-- Opening Marker --

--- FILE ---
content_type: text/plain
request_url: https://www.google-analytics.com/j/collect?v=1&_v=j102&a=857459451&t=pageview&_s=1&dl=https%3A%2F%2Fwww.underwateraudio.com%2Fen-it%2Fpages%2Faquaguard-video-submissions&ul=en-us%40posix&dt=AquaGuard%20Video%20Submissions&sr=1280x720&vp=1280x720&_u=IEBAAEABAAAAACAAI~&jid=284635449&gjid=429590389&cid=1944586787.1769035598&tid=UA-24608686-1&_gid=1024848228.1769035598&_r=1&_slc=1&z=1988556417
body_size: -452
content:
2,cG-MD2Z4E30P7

-- Closing Marker --
-- Opening Marker --

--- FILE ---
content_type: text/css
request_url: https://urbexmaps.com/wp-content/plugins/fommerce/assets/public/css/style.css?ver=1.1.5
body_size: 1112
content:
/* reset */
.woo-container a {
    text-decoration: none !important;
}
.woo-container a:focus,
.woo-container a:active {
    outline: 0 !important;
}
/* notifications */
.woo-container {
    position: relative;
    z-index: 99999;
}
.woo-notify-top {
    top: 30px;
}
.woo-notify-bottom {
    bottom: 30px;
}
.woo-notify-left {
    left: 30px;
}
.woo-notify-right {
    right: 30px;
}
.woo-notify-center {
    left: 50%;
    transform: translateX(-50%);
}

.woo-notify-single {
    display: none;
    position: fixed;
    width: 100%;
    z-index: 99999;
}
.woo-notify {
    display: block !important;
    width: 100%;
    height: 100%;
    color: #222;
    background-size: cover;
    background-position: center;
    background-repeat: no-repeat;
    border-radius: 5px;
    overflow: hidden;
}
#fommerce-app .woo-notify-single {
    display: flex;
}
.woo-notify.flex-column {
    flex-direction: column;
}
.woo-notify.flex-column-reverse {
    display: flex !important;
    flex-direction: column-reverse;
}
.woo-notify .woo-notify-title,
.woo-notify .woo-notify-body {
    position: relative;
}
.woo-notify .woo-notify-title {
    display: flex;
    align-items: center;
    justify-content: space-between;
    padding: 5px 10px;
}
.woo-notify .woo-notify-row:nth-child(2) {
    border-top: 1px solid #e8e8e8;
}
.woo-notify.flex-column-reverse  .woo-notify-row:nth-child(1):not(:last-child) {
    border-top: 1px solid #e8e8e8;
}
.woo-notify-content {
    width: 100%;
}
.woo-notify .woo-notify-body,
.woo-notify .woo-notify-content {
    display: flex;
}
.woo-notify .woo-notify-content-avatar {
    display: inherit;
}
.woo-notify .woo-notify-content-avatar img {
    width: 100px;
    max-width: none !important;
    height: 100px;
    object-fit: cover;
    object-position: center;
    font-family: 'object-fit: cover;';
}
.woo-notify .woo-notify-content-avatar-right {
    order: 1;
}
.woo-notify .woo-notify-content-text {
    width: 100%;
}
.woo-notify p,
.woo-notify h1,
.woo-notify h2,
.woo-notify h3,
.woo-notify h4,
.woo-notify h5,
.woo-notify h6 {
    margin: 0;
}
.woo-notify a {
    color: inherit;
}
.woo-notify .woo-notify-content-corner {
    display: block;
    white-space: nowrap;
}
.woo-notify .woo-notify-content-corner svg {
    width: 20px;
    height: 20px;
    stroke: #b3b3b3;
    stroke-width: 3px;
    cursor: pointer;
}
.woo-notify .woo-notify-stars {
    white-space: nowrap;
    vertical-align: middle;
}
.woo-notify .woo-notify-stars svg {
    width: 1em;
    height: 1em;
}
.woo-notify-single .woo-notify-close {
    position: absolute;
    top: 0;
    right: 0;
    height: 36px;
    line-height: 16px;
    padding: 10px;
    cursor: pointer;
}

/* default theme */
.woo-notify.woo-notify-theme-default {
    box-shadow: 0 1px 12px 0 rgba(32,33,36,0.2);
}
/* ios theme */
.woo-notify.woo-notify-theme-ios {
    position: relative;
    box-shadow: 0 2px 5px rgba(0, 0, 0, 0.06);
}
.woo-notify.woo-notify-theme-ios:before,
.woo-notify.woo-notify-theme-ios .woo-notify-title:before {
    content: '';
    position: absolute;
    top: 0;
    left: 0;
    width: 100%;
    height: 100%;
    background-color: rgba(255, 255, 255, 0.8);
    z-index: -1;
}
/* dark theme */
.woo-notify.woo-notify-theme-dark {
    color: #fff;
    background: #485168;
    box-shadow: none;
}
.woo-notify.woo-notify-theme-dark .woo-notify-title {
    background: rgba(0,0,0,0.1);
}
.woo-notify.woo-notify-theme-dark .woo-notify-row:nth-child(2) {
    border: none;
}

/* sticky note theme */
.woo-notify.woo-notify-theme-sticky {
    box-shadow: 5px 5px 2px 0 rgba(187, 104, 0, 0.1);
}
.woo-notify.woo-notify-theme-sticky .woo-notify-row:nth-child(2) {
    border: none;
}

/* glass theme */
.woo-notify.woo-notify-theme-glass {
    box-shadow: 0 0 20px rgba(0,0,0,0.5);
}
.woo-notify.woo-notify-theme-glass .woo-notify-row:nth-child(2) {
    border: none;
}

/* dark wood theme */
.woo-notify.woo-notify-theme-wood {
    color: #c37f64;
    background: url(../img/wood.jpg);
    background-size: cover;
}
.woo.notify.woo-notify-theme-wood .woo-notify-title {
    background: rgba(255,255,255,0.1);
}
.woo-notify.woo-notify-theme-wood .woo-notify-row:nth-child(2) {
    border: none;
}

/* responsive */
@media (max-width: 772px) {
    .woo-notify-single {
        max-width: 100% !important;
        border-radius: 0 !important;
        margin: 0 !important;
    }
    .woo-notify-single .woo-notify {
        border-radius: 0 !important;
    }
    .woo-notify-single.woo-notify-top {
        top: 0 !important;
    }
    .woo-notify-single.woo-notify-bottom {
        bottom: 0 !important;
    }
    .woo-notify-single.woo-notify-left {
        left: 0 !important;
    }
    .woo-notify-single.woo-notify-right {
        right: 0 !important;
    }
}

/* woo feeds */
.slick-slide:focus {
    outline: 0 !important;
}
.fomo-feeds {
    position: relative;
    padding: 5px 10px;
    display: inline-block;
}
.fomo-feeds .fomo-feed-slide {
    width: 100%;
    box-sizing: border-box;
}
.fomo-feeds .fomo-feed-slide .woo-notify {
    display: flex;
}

-- Closing Marker --

__Problem to solve__: List all lines in the material containing the string "text".

__Output for this task__:
content_type: text/plain
content_type: text/css
    text-decoration: none !important;
.woo-notify .woo-notify-content-text {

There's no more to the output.